#### EXCERPT:
================================
The higher the limit, opponents argue, the greater the incentives for depositors to seek
yields at higher-risk banks that must pay higher rates to attract customers.  Advocates
counter, however, that high coverage limits encourage funding flows to smaller
insured depositories without access to capital markets.   

Smaller institutions also have been smaller users of new FDIC facilities such as
the temporary liquidity guarantee program (TLGP). They fear that these programs
will lead to costly losses at the Deposit Insurance Fund (DIF) for which they, not big
banks and non-bank TLGP users, would be forced to pay.  Concerns here were
inflamed when the FDIC proposed a twenty basis point special assessment.  The final
FDIC rule3 not only reduced the assessment, but also changed the base on which it is
calculated from deposits to assets, somewhat alleviating small-bank concerns.  At the
same time, the new law includes a larger FDIC line of credit to the Treasury, giving it
resources with which to operate under stress without a short-term, high-cost
assessment that could worsen strains within the banking system and, opponents argue,
disproportionately hurt small institutions.
================================
#### SUPPLIED INFORMATION:
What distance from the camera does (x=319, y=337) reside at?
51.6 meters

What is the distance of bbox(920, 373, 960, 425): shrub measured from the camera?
================================
#### GIVEN TASK 1:
Please reproduce the deposit insurance passage from "Smaller institutions also" up to and including "hurt small institutions.".
#### GIVEN TASK 2:
In the deposit insurance passage, what base did the FDIC's final rule use to calculate the special assessment instead of deposits?
#### GIVEN TASK 3:
Continue the deposit insurance passage from its last sentence.
The lines are not needed for any of this work.

#### EXERCISE RESULT 1:
Smaller institutions also have been smaller users of new FDIC facilities such as
the temporary liquidity guarantee program (TLGP). They fear that these programs
will lead to costly losses at the Deposit Insurance Fund (DIF) for which they, not big
banks and non-bank TLGP users, would be forced to pay.  Concerns here were
inflamed when the FDIC proposed a twenty basis point special assessment.  The final
FDIC rule3 not only reduced the assessment, but also changed the base on which it is
calculated from deposits to assets, somewhat alleviating small-bank concerns.  At the
same time, the new law includes a larger FDIC line of credit to the Treasury, giving it
resources with which to operate under stress without a short-term, high-cost
assessment that could worsen strains within the banking system and, opponents argue,
disproportionately hurt small institutions.

#### EXERCISE RESULT 2:
Assets.

#### EXERCISE RESULT 3:
The law also addresses small-bank fears in another major way:  for the first time,
the FDIC is authorized to charge premiums on the parent holding companies of
insured depositories.  To be sure, it could only do so after a systemic-risk
determination (now in force) has been made by other regulators with consent of the
President and, even then, only with concurrence from the Treasury Department.  In
addition, the law suggests – but does not make clear – that the holding-company
assessment could only be charged by the FDIC after a loss to the DIF, not in
anticipation of it.  However, given that a systemic-risk determination is already in
place and clear signs from the FDIC of its desire to charge a new premium, the agency
is likely quickly to move forward with the rules required by the law to detail how this
premium would be assessed.   

This issue is sensitive not only in its own right, but also in the context of broader
systemic-regulation and resolution concerns.  The Treasury Department has proposed
legislation to empower the FDIC to resolve troubled systemic-risk financial
institutions, on which the FDIC would need to come up with a premium along the
lines of the one now authorized in law to pay for any costs associated with systemic
resolution.  The Treasury approach would, however, permit advance imposition of
some form of systemic-risk premium, permitting the FDIC to amass funds in advance
instead of perhaps being allowed to charge only surviving firms after losses related to
systemic institutions or programs have occurred.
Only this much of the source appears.